Thompson of course has played such a part in the popular Law & Order television series - up until recently, that is, when he quit the show in preparation for his presidential bid.

For some months there had been speculation as to when, if at all, Thompson would do so. Even back in March, he was being queried about whether he was leaving his run too late.

Thompson, however, refused to be rushed, preferring to sit back and let concerns about the inadequacies of the leading Republican Party contenders fester.

Late bid

On September 5, however, Thompson chose the set of The Tonight Show with Jay Leno to finally announce his intention to run for president. The announcement coincided with the lacklustre Republican presidential debate in New Hampshire. His late bid prompted one Republican contender Mitt Romney to quip: "Why the hurry?"

Responding on The Tonight Show to suggestions that his late entry was unfair to other candidates who had been campaigning since January, Thompson said that if you can't get your message out in three months, you're probably not going to.

#### [Extracted material]
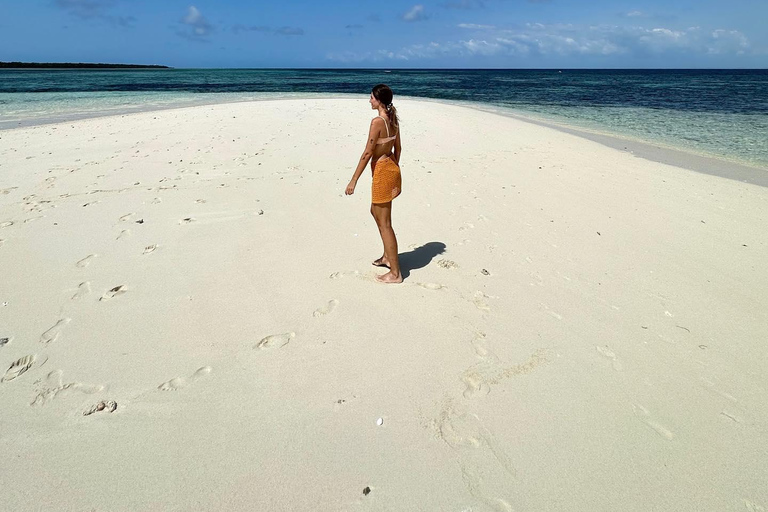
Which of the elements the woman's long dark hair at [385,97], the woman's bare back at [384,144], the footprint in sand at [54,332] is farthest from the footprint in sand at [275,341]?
the woman's long dark hair at [385,97]

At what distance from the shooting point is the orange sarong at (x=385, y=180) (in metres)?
3.86

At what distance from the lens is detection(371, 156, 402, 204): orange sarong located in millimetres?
3859

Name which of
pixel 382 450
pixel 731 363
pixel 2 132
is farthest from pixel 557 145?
pixel 2 132

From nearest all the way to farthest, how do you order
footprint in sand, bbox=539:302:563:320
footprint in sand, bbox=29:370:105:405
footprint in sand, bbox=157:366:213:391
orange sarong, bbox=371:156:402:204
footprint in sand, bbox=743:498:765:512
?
footprint in sand, bbox=743:498:765:512 < footprint in sand, bbox=29:370:105:405 < footprint in sand, bbox=157:366:213:391 < footprint in sand, bbox=539:302:563:320 < orange sarong, bbox=371:156:402:204

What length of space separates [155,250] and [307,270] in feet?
5.88

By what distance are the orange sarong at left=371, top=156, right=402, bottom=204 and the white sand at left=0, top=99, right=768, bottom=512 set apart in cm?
84

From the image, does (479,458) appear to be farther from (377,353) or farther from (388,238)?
(388,238)

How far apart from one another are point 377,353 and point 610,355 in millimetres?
1762

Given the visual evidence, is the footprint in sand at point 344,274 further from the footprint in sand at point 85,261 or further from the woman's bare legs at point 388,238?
the footprint in sand at point 85,261

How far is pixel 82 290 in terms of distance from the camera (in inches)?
153

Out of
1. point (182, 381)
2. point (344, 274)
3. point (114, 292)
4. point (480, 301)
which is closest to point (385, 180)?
point (344, 274)

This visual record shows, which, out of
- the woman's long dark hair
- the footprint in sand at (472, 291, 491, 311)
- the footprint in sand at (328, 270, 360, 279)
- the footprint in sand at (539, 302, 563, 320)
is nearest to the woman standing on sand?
the woman's long dark hair

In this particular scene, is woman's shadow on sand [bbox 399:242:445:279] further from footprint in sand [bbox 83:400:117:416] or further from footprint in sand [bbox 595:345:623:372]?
footprint in sand [bbox 83:400:117:416]

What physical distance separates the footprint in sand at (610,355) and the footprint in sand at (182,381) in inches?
113
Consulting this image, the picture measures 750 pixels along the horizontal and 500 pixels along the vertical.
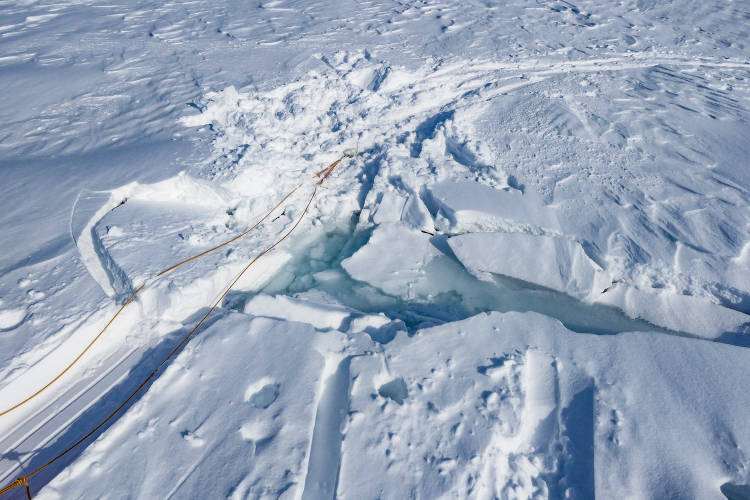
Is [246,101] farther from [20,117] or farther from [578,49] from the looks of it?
[578,49]

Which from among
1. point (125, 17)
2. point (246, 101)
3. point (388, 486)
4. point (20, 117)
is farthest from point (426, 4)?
point (388, 486)

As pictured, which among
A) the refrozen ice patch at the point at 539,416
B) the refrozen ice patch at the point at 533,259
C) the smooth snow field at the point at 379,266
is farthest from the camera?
the refrozen ice patch at the point at 533,259

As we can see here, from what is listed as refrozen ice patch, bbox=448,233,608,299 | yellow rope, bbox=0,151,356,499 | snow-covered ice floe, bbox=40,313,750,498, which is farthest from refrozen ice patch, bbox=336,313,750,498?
yellow rope, bbox=0,151,356,499

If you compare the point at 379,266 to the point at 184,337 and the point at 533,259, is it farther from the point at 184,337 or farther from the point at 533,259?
the point at 184,337

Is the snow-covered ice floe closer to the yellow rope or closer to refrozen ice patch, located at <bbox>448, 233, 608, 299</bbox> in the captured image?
the yellow rope

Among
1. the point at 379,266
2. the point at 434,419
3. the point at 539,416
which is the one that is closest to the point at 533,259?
the point at 379,266

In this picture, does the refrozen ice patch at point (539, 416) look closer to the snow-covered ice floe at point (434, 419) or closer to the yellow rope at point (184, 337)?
the snow-covered ice floe at point (434, 419)

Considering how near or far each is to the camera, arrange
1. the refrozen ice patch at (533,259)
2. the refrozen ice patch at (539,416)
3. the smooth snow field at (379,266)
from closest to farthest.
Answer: the refrozen ice patch at (539,416) < the smooth snow field at (379,266) < the refrozen ice patch at (533,259)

#### [Problems to solve]
- a) In the passage on Thompson's presidential bid, where did Thompson announce that he would run for president?
- b) Switch "speculation" to "talk" in the passage on Thompson's presidential bid, and write out the part from "Thompson of course" to "run too late." with that change.
- c) Continue the passage on Thompson's presidential bid from its last sentence.

#### [Answers to the exercises]
- a) On the set of The Tonight Show with Jay Leno.

- b)
Thompson of course has played such a part in the popular Law & Order television series - up until recently, that is, when he quit the show in preparation for his presidential bid.

For some months there had been talk as to when, if at all, Thompson would do so. Even back in March, he was being queried about whether he was leaving his run too late.

- c)
Thompson was born in 1942 in Sheffield, Alabama, but grew up in Lawrenceburg, Tennessee. After completing a double degree in political science and philosophy at Memphis State University in 1964, he studied law at Vanderbilt University.

He returned home to Lawrenceburg and practised law for a private firm for two years, then worked as an assistant US attorney for three years.

During that time he became involved in politics, working in 1972 as campaign manager for Republican US Senator Howard Baker's successful re-election. Baker later appointed Thompson minority counsel for the Senate Watergate Committee, for which Thompson became known for having Baker ask of Richard Nixon: "What did the President know, and when did he know it?"

Thompson was elected to the US Senate twice, serving as Tennessee Senator from 1994 to 2003. In this time he served on various committees, including the finance committee and intelligence committee.

It is believed that his daughter's death in 2002, from a drug overdose, contributed to his decision not to seek re-election beyond his second term.

The movie Marie (1985) marked the beginning of Thompson's acting career. Thompson was the real-life lawyer for Marie Ragghianti, then head of the Tennessee Board of Pardons and Paroles, who refused to be a part of corruption. The director offered Thompson the role of playing himself after interviewing him as part of research for the movie.

Other movies in which Thompson has starred - in which he usually plays some powerful governmental figure - include In the Line of Fire and Hunt for Red October.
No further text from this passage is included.